# [READING PASSAGE]

● ● ●

Syrian regime forces were locked in clashes with jihadists and allied rebels in a key highway town in northwest Syria Thursday, a monitor said, despite Turkey warning pro-government fighters to back off.

Ankara sent in reinforcements north of the town of Saraqeb overnight after Wednesday's warnings, prompting Syria's army to accuse Turkey of seeking to hamper its military operation.

In recent months, Russia-backed regime forces have upped their deadly bombardment on Idlib in northwestern Syria, chipping away at the southern edge of the jihadist-dominated region.

On Wednesday, they broke into Saraqeb, which lies at the crossroads of two key highways criss-crossing Idlib province, the last major rebel bastion in Syria.

"Fighting is ongoing in the south of the town of Saraqeb," the Syrian Observatory for Human Rights said.

There were also clashes to the north, west and south of the town, backed by Turkish artillery fire, the Britain-based monitor said. Ankara did not confirm its involvement.

Early Thursday, Turkish troops arrived in the area of Taftanaz, some 16 kilometres (10 miles) north, it said.

The Syrian army in a statement accused the Turks of obstructing its advance and "impeding it from completely stamping out the organised terrorism besieging civilians in Idlib province".

The comments came a day after President Recep Tayyip Erdogan said Turkey would "take matters into its own hands" if the regime did not pull back.

Tension mounted after Turkish and regime forces on Monday exchanged deadly fire in a rare escalation that killed more than 20 people on both sides.

The uptick in bombardment of the region of some three million people has killed more than 300 civilians since mid-December, including six on Thursday, the Observatory said.

● ● ●

# [TASKS]
1: Answer these questions on the Saraqeb report:
(a) Roughly how far north of Saraqeb is Taftanaz?
(b) On what day did Turkish and regime forces exchange deadly fire?
(c) How many civilians has the bombardment killed since mid-December?
2: Could you echo the Saraqeb report word for word between "On Wednesday, they" and "Human Rights said.", inclusive?
None of the material after this is needed.

# [GIVEN INFORMATION]

● ● ●

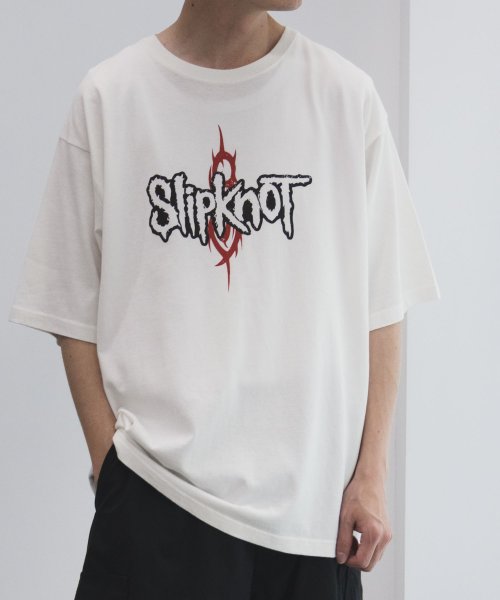 Slipknot ロゴTシャツ 4515023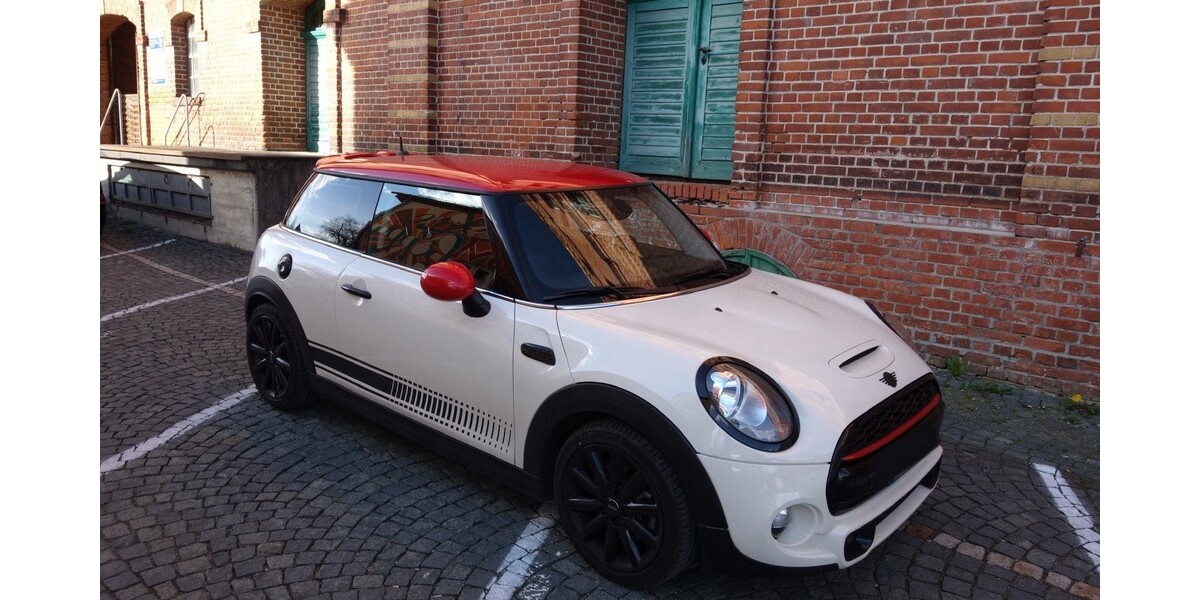 Mini Cooper S 112.166 km 9.900 € Bayreuth 95410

● ● ●

# [YOUR RESPONSES]
1:
(a) Some 16 kilometres (10 miles).
(b) Monday.
(c) More than 300.

2:
On Wednesday, they broke into Saraqeb, which lies at the crossroads of two key highways criss-crossing Idlib province, the last major rebel bastion in Syria.

"Fighting is ongoing in the south of the town of Saraqeb," the Syrian Observatory for Human Rights said.